**Exercise prompt**
From the post on maintaining backports with GIT, extract word for word the passage starting at "Maintaining backports with" and ending at "by the content.".

**Page extract**
◇ ◇ ◇ ◇ ◇ ◇ ◇

2010-09-07

Maintaining backports with GIT

I have written last week of the good feeling of merging patches upstream – even though since then I don’t think I got anything else merged … well, beside the bti fixes that I sent Greg – this week, let’s start with the opposite problem: how can you handle backports sanely, and have a quick way to check what was merged upstream? Well, the answer, at least for the software that is managed upstream with GIT, is quite easy to me.

Note: yes this is a more comprehensive rehashing of what I posted last December so if you’ve been following my blog for a long time you might not be extremely surprised by the content.

So let’s start with two ideas: branches and tags; for my system to work out properly, you need upstream to have tagged their releases properly; so if the foobar project just released version 1.2.3, we need to have a tag available that is called foobar-1.2.3, v1.2.3, or something along these lines. From that, we’ll start out a new “scratch branch”; it is important to note that it’s a scratch branch, because it means that it can be force-pushed and might require a complete new checkout to work properly. So we have something like the following:

% git clone git://git.foobar.floss/foobar.git
% cd foobar
% git checkout -b 1.2.3-gentoo origin/v1.2.3Code language: PHP (php)

This gives us the 1.2.3-gentoo branch as the scratch branch, and we’ll see how that behave in a moment. If upstream fails to provide tags you can also try to track down which exact commit a release corresponds to – it is tricky but not unfeasible – and replace origin/v1.2.3 with the actual SHA hash of the commit or, even better as you’ll guess by the end of the post, tag it yourself.

The idea of using a scratch branch, rather than an actual “gentoo branch” is mostly out of simplicity to me; most of the time, I make more than a couple of changes to a project if I’m packaging it – mostly because I find it easier to just fix possible autotools minor issues before they actually spread throughout the package and other packages as well – but just the actual fixes I want to apply to the packaged version; cleanups, improvements and optimisations I send upstream and wait for the next release. I didn’t always do it this way, I admit.. I changed my opinion when I started maintaining too many packages to follow all of them individually. For this reason I usually have either a personal or a “gentoo” branch where I make changes to apply to master branch, which get sent upstream and merged, and a scratch branch to handle patches. It also makes it no different to add a custom patch or a backport to a specific version (do note, I’ll try to use the word “backport” whenever possible to stress the important of getting the stuff merged upstream so that it will be present in the future, hopefully).

◇ ◇ ◇ ◇ ◇ ◇ ◇

**Information supplied**
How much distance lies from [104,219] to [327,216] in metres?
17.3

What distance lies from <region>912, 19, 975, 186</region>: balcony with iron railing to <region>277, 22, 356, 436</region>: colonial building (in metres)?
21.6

◇ ◇ ◇ ◇ ◇ ◇ ◇

**Exercise result**
Maintaining backports with GIT

I have written last week of the good feeling of merging patches upstream – even though since then I don’t think I got anything else merged … well, beside the bti fixes that I sent Greg – this week, let’s start with the opposite problem: how can you handle backports sanely, and have a quick way to check what was merged upstream? Well, the answer, at least for the software that is managed upstream with GIT, is quite easy to me.

Note: yes this is a more comprehensive rehashing of what I posted last December so if you’ve been following my blog for a long time you might not be extremely surprised by the content.